Si llegar a Turkmenistán presenta un desafío burocrático a tener en cuenta, imagínense lo que es moverse desde la capital a unos 250 km por pleno desierto hasta el medio de la nada misma. Allí en 1971 un grupo de científicos soviéticos se encontraban haciendo excavaciones en busca de hidrocarburos. El golpe de suerte vino cuando dieron con una cueva de gas natural que colapsó bajo sus pies succionando equipos, carpas y demás (increíblemente, nadie murió) formando un cráter de dimensiones similares a la de una canchita de fútbol. La aldea cercana, Darvaza, se mostraba vulnerable ante la intensa emanación de butano y los fuertes vientos que peligraban la salud de su pequeña población semi-nómade. Una mente brillante tuvo la ingeniosa idea de encender un fósforo y prenderlo fuego para que en un máximo de 48-72 horas se consuma en su totalidad. Hoy, más de 40 años después, el pozo sigue ardiendo más fuerte que nunca, habiendo sido rebautizado como: LA PUERTA DEL INFIERNO.
A modo de ritual Maya, tomé un cartel con el número 100 impreso y lo arrojé con mis máximas fuerzas al hoyo de ardientes brasas como si fuese una ofrenda. El calor lo elevó bien alto por los aires, moviéndolo ligeramente de un lado a otro antes de desplomarlo al abismo y calcinarlo inmediatamente. El cierre de mi gira global había concluido. Estaba en paz. El fin de un ciclo se incendiaba ante mis ojos en ese momento. Feliz es una palabra que no haría justicia a mis sensaciones. Estaba más que extasiado. Dichoso. Mi objetivo había sido consumado (literalmente).

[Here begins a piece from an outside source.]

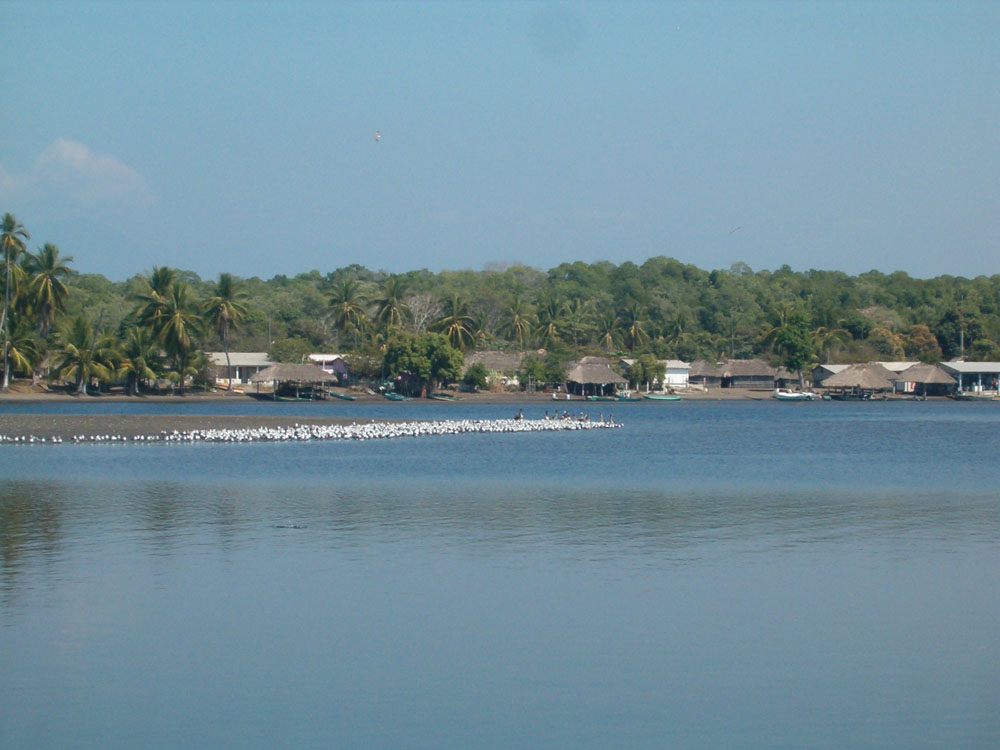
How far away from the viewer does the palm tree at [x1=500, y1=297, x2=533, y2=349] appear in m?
94.2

Uno se pregunta ¿Qué hace una persona en la mismísima puerta al infierno? ¿Lleva a cabo un rito satánico? ¿Se suicida? No, simple: saqué de mi mochila una bolsita con malvaviscos, encerté dos en un pinche de fondeau improvisado con el alambre de una percha de metal y me senté en el borde a tostarlos. ¿Qué pensaban? ¿Qué me iba a tirar de cabeza?